Provided records:
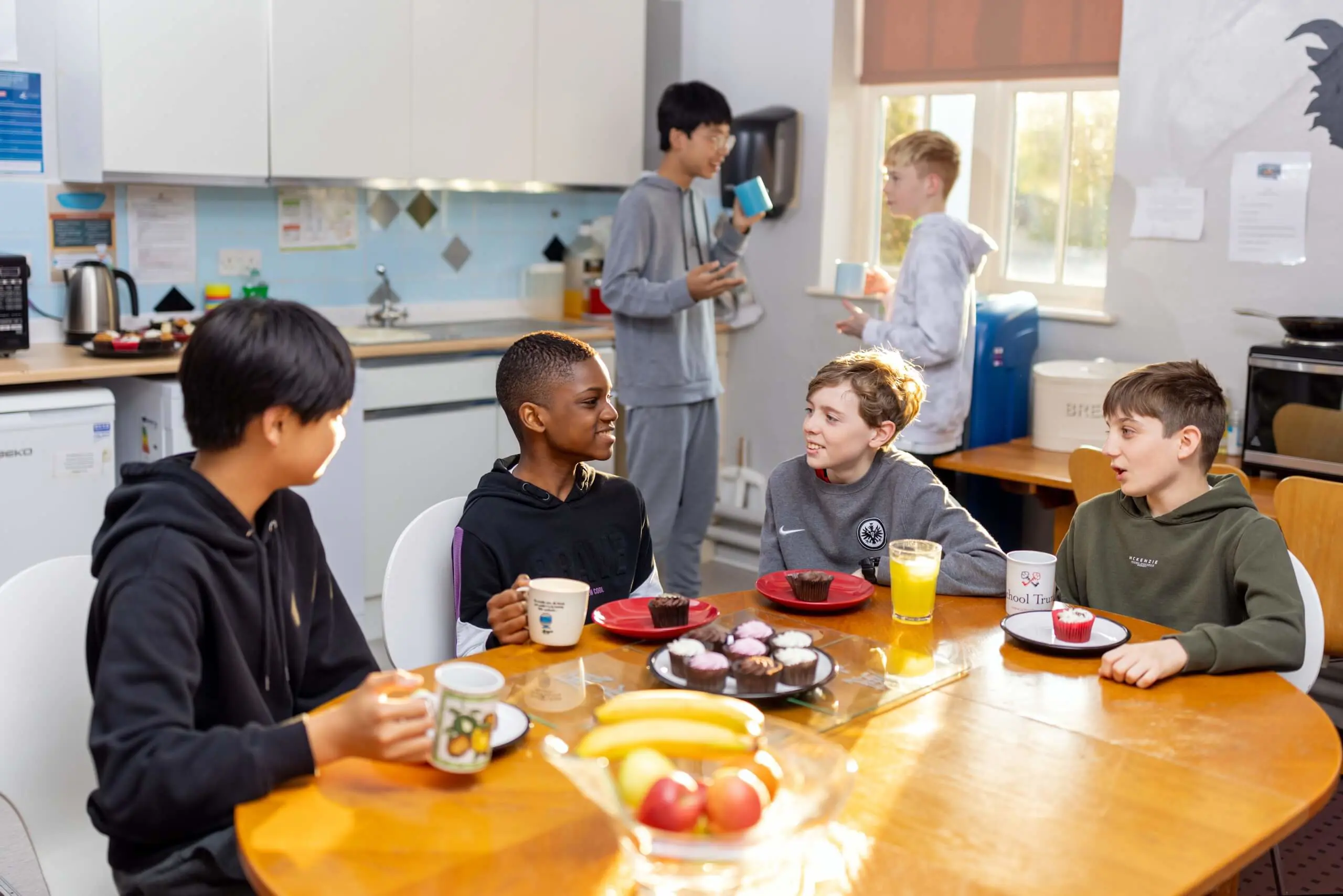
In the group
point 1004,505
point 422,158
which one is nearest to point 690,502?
point 1004,505

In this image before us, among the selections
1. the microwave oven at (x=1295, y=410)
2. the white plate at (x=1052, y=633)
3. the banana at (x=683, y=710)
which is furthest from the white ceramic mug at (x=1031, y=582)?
the microwave oven at (x=1295, y=410)

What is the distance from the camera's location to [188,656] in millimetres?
1330

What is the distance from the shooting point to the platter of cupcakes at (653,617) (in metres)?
1.76

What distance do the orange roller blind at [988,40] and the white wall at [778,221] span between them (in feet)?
0.54

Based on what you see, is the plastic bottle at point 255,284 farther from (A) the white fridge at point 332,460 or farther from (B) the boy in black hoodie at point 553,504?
(B) the boy in black hoodie at point 553,504

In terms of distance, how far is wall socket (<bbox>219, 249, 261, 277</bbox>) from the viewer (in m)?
4.02

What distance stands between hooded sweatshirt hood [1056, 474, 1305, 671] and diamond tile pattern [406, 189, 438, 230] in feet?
9.38

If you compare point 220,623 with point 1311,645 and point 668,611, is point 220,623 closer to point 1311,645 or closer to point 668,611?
point 668,611

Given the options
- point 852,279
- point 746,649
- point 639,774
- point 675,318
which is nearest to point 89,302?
point 675,318

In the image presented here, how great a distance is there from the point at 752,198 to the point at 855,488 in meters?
1.56

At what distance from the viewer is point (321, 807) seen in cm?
128

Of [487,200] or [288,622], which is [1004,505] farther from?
[288,622]

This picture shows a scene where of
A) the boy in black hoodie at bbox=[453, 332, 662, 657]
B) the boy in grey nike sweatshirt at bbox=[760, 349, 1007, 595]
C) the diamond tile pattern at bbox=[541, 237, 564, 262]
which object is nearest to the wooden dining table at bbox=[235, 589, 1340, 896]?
the boy in black hoodie at bbox=[453, 332, 662, 657]

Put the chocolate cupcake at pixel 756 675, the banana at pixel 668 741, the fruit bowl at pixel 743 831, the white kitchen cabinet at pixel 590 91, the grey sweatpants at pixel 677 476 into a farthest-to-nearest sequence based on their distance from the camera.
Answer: the white kitchen cabinet at pixel 590 91 < the grey sweatpants at pixel 677 476 < the chocolate cupcake at pixel 756 675 < the banana at pixel 668 741 < the fruit bowl at pixel 743 831
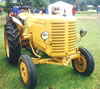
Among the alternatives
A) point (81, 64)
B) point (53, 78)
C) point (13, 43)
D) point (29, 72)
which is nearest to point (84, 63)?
point (81, 64)

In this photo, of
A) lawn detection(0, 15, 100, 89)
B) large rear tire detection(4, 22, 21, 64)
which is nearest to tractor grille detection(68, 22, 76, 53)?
lawn detection(0, 15, 100, 89)

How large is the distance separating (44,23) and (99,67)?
2.34 m

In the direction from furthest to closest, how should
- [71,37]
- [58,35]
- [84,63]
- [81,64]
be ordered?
[81,64], [84,63], [71,37], [58,35]

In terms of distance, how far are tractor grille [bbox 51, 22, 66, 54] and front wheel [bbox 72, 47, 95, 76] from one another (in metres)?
0.80

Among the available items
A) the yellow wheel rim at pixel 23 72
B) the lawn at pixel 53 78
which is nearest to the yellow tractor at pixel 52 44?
the yellow wheel rim at pixel 23 72

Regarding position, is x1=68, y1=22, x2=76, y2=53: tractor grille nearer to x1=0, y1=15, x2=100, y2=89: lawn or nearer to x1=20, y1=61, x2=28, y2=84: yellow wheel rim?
x1=0, y1=15, x2=100, y2=89: lawn

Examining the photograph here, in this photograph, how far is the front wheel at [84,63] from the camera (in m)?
3.80

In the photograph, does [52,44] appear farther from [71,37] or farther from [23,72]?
[23,72]

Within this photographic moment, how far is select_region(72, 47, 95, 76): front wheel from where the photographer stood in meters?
3.80

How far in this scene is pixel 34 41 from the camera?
4012 millimetres

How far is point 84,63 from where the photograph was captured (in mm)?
3953

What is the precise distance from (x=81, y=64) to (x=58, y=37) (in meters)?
1.22

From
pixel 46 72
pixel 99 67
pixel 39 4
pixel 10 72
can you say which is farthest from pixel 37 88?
pixel 39 4

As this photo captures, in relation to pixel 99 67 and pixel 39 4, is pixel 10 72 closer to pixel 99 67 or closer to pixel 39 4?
pixel 99 67
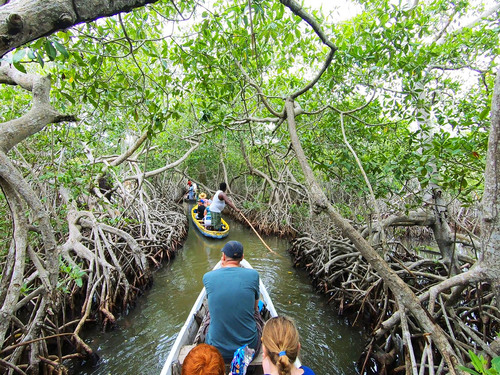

Short task: Transcribe every one of the records above word for word, with the pictures left out of the answer.

Response below:
In the group
point 1004,505
point 422,158
which one is nearest to point 690,502?
point 1004,505

In this image before us, among the selections
1. the microwave oven at (x=1295, y=410)
2. the white plate at (x=1052, y=633)
3. the banana at (x=683, y=710)
which is furthest from the white ceramic mug at (x=1031, y=582)?
the microwave oven at (x=1295, y=410)

What is the distance from the camera's location to [188,656] in millimetres?
1330

What is the distance from the shooting point to the platter of cupcakes at (653,617) (in metres)?
1.76

What distance do the orange roller blind at [988,40] and the white wall at [778,221] span between them (in feet)?
0.54

Based on what you see, is the plastic bottle at point 255,284 farther from (A) the white fridge at point 332,460 or farther from (B) the boy in black hoodie at point 553,504?
(B) the boy in black hoodie at point 553,504

In terms of distance, how far is wall socket (<bbox>219, 249, 261, 277</bbox>) from the viewer (in m)?
4.02

What distance stands between hooded sweatshirt hood [1056, 474, 1305, 671] and diamond tile pattern [406, 189, 438, 230] in feet?
9.38

If you compare point 220,623 with point 1311,645 and point 668,611, is point 220,623 closer to point 1311,645 or closer to point 668,611?
point 668,611

Given the options
- point 852,279
- point 746,649
- point 639,774
- point 675,318
which is nearest to point 89,302?
point 675,318

In the image presented here, how great a distance is there from the point at 752,198 to the point at 855,488 in meters?
1.56

At what distance from the viewer is point (321, 807) seen in cm?
128

Of [487,200] or [288,622], which is [1004,505] farther from?
[288,622]

This picture shows a scene where of
A) the boy in black hoodie at bbox=[453, 332, 662, 657]
B) the boy in grey nike sweatshirt at bbox=[760, 349, 1007, 595]
C) the diamond tile pattern at bbox=[541, 237, 564, 262]
which object is nearest to the wooden dining table at bbox=[235, 589, 1340, 896]?
the boy in black hoodie at bbox=[453, 332, 662, 657]

Put the chocolate cupcake at pixel 756 675, the banana at pixel 668 741, the fruit bowl at pixel 743 831, the white kitchen cabinet at pixel 590 91, the grey sweatpants at pixel 677 476 into a farthest-to-nearest sequence based on their distance from the camera.
Answer: the white kitchen cabinet at pixel 590 91 < the grey sweatpants at pixel 677 476 < the chocolate cupcake at pixel 756 675 < the banana at pixel 668 741 < the fruit bowl at pixel 743 831
Among the alternatives
A) point (81, 64)
B) point (53, 78)
C) point (13, 43)
D) point (29, 72)
which is nearest to point (84, 63)?
point (81, 64)

In this photo, of
A) lawn detection(0, 15, 100, 89)
B) large rear tire detection(4, 22, 21, 64)
which is nearest to tractor grille detection(68, 22, 76, 53)?
lawn detection(0, 15, 100, 89)

How large is the distance separating (44,23) and (99,67)?
2.34 m

In the direction from furthest to closest, how should
- [71,37]
- [58,35]
- [84,63]
- [81,64]
be ordered?
[81,64], [84,63], [71,37], [58,35]

In terms of distance, how far are tractor grille [bbox 51, 22, 66, 54] and front wheel [bbox 72, 47, 95, 76] from one another (in metres)?
0.80

Among the available items
A) the yellow wheel rim at pixel 23 72
B) the lawn at pixel 53 78
which is nearest to the yellow tractor at pixel 52 44?
the yellow wheel rim at pixel 23 72

Regarding position, is x1=68, y1=22, x2=76, y2=53: tractor grille nearer to x1=0, y1=15, x2=100, y2=89: lawn or nearer to x1=20, y1=61, x2=28, y2=84: yellow wheel rim?
x1=0, y1=15, x2=100, y2=89: lawn

Examining the photograph here, in this photograph, how far is the front wheel at [84,63] from the camera (in m)?
3.80

In the photograph, does [52,44] appear farther from [71,37] or farther from [23,72]?
[23,72]

Within this photographic moment, how far is select_region(72, 47, 95, 76): front wheel from where the photographer stood in meters?
3.80

How far in this scene is pixel 34 41 from the camera?
4012 millimetres

How far is point 84,63 from where the photograph was captured (in mm)?
3953

What is the precise distance from (x=81, y=64) to (x=58, y=37) (in meters)?
1.22

From
pixel 46 72
pixel 99 67
pixel 39 4
pixel 10 72
can you say which is farthest from pixel 37 88?
pixel 39 4

As this photo captures, in relation to pixel 99 67 and pixel 39 4, is pixel 10 72 closer to pixel 99 67 or closer to pixel 39 4?
pixel 99 67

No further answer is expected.